Esse trecho foi citado em artigo um século depois por Alan Turing, pai da computação moderna. O texto foi publicado
durante a II Guerra, quando Turing trabalhava com a também brilhante criptoanalista Joan Clarke na decodificação das
comunicações alemãs. Ada sugeria que os computadores não poderiam aprender ou criar algo original, do que Turing
discordava, mas dizia que “as evidência disponíveis para a senhora Lovelace não a encorajavam a crer” que as
máquinas seriam tão capazes.
– Babbage idealizou o primeiro computador do mundo, e Ada fez o primeiro programa, uma série de instruções que
eram processadas e geravam um resultado – comenta Breno Valle, curador do Museu do Computador. – Infelizmente,
eles não viram a Máquina Analítica ser concluída. Por falta de financiamento, ela nunca saiu do papel.
As programadoras do Eniac
O primeiro computador eletrônico de uso geral só foi criado em 1946. O Eniac (Electronic Numerical Integrator and
Computer) foi projetado para fazer cálculos de artilharia para o exército americano. O contrato de construção foi
assinado em 1943 e, da mesma forma que na Máquina Analítica de Babbage, a programação foi feita por mulheres.

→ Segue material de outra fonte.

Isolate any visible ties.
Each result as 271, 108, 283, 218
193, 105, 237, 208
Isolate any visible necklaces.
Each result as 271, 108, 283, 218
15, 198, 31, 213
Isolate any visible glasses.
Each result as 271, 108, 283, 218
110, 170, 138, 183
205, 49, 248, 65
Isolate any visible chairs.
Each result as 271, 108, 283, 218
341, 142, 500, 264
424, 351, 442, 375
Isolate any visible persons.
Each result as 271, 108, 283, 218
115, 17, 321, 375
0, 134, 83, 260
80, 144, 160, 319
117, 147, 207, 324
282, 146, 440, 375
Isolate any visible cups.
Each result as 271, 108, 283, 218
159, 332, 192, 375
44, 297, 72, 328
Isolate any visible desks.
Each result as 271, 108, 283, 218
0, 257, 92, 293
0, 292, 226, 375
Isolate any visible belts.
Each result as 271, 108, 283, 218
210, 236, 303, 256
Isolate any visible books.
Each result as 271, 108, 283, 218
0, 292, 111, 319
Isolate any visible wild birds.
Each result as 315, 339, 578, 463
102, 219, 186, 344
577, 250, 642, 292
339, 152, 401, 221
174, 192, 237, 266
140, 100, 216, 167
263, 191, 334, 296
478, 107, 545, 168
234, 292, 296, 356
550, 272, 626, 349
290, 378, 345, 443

De um grupo de 80 matemáticas que trabalhavam com cálculos balísticos na Universidade da Pensilvânia, Kathleen
McNulty, Mauchly Antonelli, Jean Jennings Bartik, Frances Synder Holber, Marlyn Wescoff Meltzer, Frances Bilas
Spence e Ruth Lichterman Teitelbaum foram selecionadas para participarem de um projeto secreto para automatizar o
processo.
O Eniac foi apresentado em fevereiro de 1946, e se mostrou capaz de realizar complexos cálculos em segundos. Toda
a programação foi feita pelo grupo de mulheres, mas elas nunca receberam o crédito por isso. No ano passado, o
documentário “The Computers”, com relatos das seis programadoras, tentou recuperar parte dessa história.
– Demorou muito para se perceber o que as programadoras do Eniac fizeram, e como fizeram. Elas aprenderam como
o Eniac funcionava e o programaram sem linguagens de programação ou manual – diz Kathy Kleiman, coprodutora do
documentário.
Aliás, também foi uma mulher a responsável por acelerar o desenvolvimento das linguagens de computação. A
almirante Grace Hopper era uma visionária que, em 1949, quando os computadores ocupavam salas inteiras,
acreditava que eles poderiam atender ao público em geral.
Nascida em dezembro de 1906, em Nova York ela se graduou em matemática em 1928 da Faculdade Vassar, onde se
tornou professora, e completou o doutorado em Yale, seis anos depois. Ela continuou em Vassar até 1943, quando
ingressou na Marinha, onde foi designada para trabalhar em um laboratório da Universidade Harvard, com o icônico
Mark 1.
Impressionada com os computadores, Grace arriscou sua carreira militar para ingressar, em 1949, na Eckert-Mauchly
Computer Corporation para produção de softwares comerciais. Para facilitar o trabalho, ela teve a ideia de compartilhar
códigos entre os programadores, formando bibliotecas, para reduzir os erros e evitar o retrabalho. Mas seu grande feito
foi a criação dos compiladores (programas capazes de “traduzir” uma linguagem para outra, em geral mais simples). O
Flow-Matic, lançado em 1955, foi a primeira linguagem de programação que funcionava com palavras em inglês. Até
então, todos os softwares eram escritos em notação matemática. Ela também participou da criação do Cobol,
linguagem até hoje amplamente utilizada.
– Para lembrá-la, existe uma conferência anual nos EUA que leva seu nome – diz Juliana Freitag Borin, professora do
Instituto de Computação da Universidade de Campinas.